As this is a blog and not my college thesis, I’ve try to be brief. Try not to harangue me too much if my sources are limited too! Part of my mission with this blog on San Francisco real estate is to keep myself informed over a wide range of real estate-related topics and then, share so you can become informed home buyers and sellers of SF and Bay Area real estate whether in Pacifica or Bernal Heights.

So, what will “normal” look like after the SF housing market fully recovers? What amount of appreciation can we expect from our homes & condos, if any? When will the San Francisco real estate market recover? Has it already begun the march? Will investors return? Does it make financial sense to own a home in San Francisco and the closer Bay Area? Will it differ if you live in Noe Valley or Vallejo?

As a member of the San Francisco Planning and Urban Research Association (SPUR), I am privy to their monthly magazine, The Urbanist. The August issue is entitled, “Housing in the Downturn: The Good, The Bad, The Next?”

In particular, I was drawn to the article: “The Bay Area Housing Market: Will Investors Ever Return?” by Chris Meany and Kim Havens of Wilson Meany Sullivan. They propose that the Bay Area’s urban core and inner-ring suburbs have always had strong housing indicators like supply & demand, population and job growth, desirability, and higher incomes and that after this ugly downturn has subsided, growth will return to the strong levels of the past.

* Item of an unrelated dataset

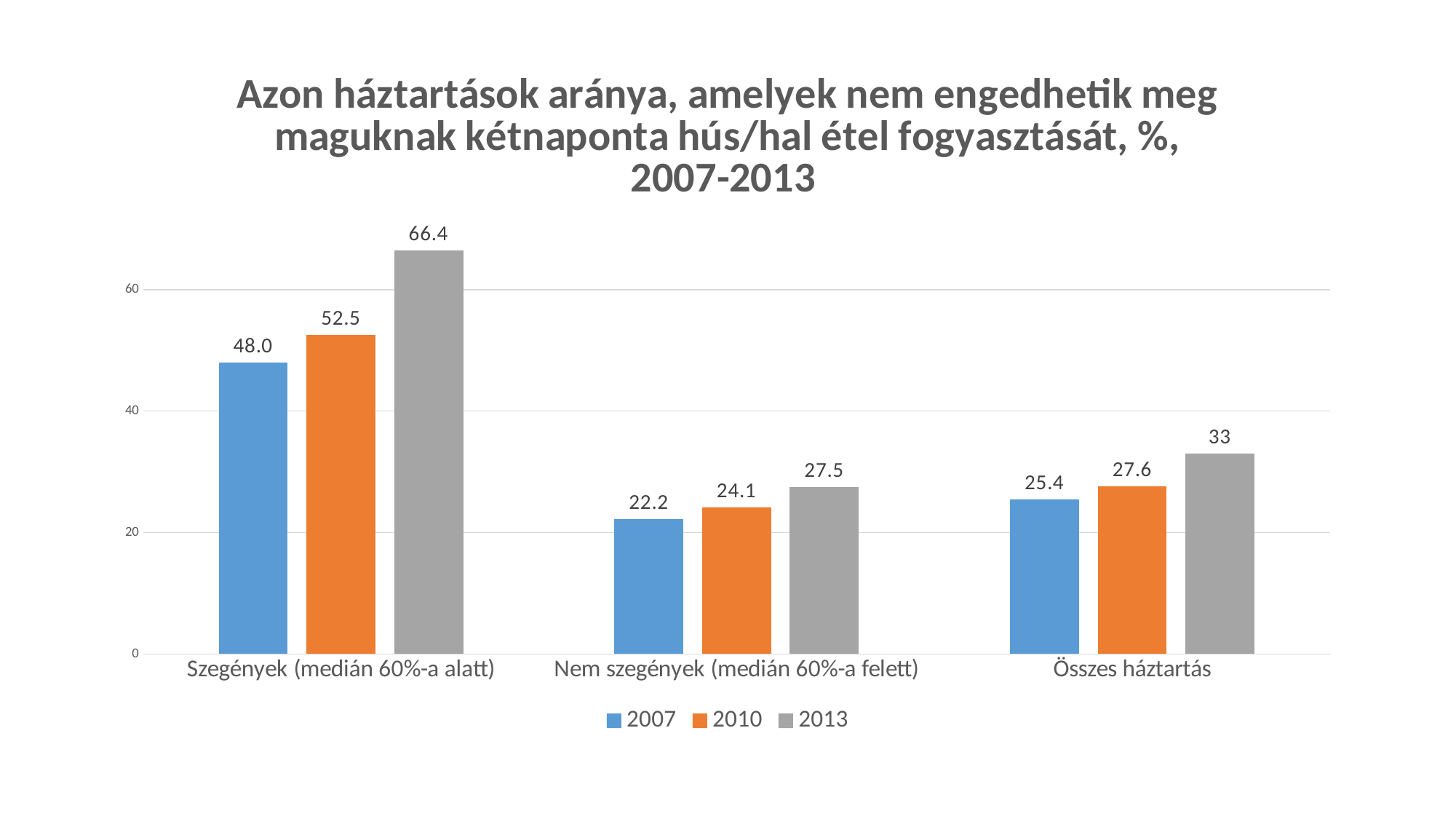
What kind of chart is shown on the slide? bar chart What is the difference between the 2013 and 2007 values for Szegények (medián 60%-a alatt)? 18.4 Do the values for Összes háztartás rise or fall from 2007 to 2013? rise Is the 2010 value for Szegények (medián 60%-a alatt) greater or less than 40? greater What is the value for Összes háztartás in 2010? 27.6 Which category has the lowest value in 2007? Nem szegények (medián 60%-a felett) What is the value for Szegények (medián 60%-a alatt) in 2013? 66.4 How many series does the legend list? 3 Which category has the highest value in 2013? Szegények (medián 60%-a alatt) What is the value for Nem szegények (medián 60%-a felett) in 2007? 22.2 How many categories are shown on the x axis? 3 Which is larger for Összes háztartás: the 2010 value or the 2013 value? 2013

Here in the Bay Area housing market, the supply side is severely constrained by legal, political and environmental restrictions in our latte liberal San Francisco, as well as what they describe as parts of Southern Marin and the Peninsula. And we cannot forget that elusive high quality of life that drives so many from around the world to want to live here.

“Our thesis is that the housing market of the near future will look a lot like it did earlier. That is, it will look like it did before the incredible credit and speculative bubble that existed from 2003 to 2006.”

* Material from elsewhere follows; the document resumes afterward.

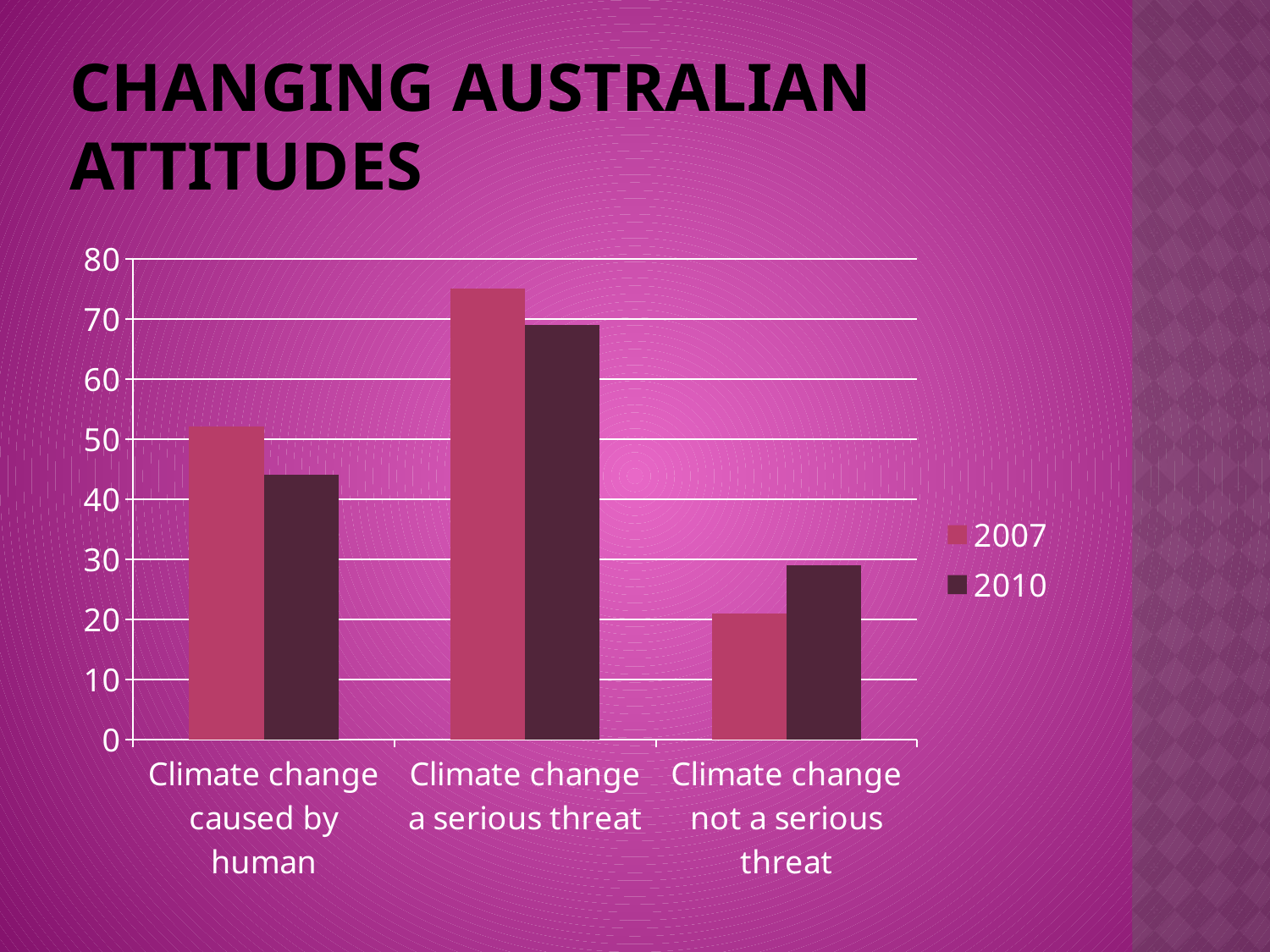
Is the 2007 value for 'Climate change not a serious threat' greater or less than 30? less For 'Climate change caused by human', which series has the larger value, 2007 or 2010? 2007 What is the title of the slide containing the chart? Changing Australian Attitudes Which category has the highest value for the 2007 series? Climate change a serious threat Is the 2010 value for 'Climate change caused by human' greater or less than 50? less What are the two series named in the legend? 2007 and 2010 Which category has the lowest value for the 2010 series? Climate change not a serious threat How many categories are shown on the x axis? 3 Is the 2007 value for 'Climate change a serious threat' greater or less than 70? greater For 'Climate change not a serious threat', which series has the larger value, 2007 or 2010? 2010 What kind of chart is shown on the slide? bar chart How many series does the legend list? 2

So what did the local SF housing market look like pre-2006?

“The S&P/Case-Shiller Index for single-family home values shows a 6.85% compound annual growth rate in the San Francisco Metropolitan Statistical Area between 1987 and 2002. From its year of inception in 1995 to 2002, the S&P/Case-Shiller Index for condominium values in the San Francisco Metro Area shows a 10.83% growth rate.”

SF Condo Values
SF Condo Values

Wow. But what about compared to the Index’s Top 10 metropolitan areas? This index showed 4.65% for single family homes and 8.79% for condos. As Richard Florida has written calling San Francisco a Super Star City, geography plays a big part in our financial destiny!

Because supply and demand is such a huge driver, it is easy to see how the SF real estate market was late to suffer and will be quickest to recover. We might add in the other close-by areas such as southern Marin, the Peninsula, and in my opinion, the western parts of the East Bay like Berkeley and parts of Oakland (Piedmont, Rockridge, Temescal…) because they, too, typically have more demand than supply.

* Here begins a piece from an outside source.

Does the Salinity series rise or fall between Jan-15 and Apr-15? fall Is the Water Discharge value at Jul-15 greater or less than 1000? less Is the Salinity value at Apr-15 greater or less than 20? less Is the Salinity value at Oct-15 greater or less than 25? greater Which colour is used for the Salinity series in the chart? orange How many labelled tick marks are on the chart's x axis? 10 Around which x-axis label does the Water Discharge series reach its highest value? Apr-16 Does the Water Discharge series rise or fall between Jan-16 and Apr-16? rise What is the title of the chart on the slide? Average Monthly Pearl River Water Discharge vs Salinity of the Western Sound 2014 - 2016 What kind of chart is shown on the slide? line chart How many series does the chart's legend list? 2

At the risk of over-quoting, let me conclude with another excerpt:

As we try to look past the current difficult residential investment market to anticipate the characteristics of any future recovery, we believe that key determinants of past market performance will reassert themselves over time and shape the coming recovery.

We note that the “bubble” of 2003-2006 was a distortion of the market that resulted from policy changes by the federal government (reducing interest rates, increasing home ownership rates) in response to the financial shocks of 2001.

When the distortions of 2003-2006 are ignored, the key determinants of residential market performance have been supply and demand, job growth, and income. We anticipate that these same factors will influence the residential markets when a recovery commences.”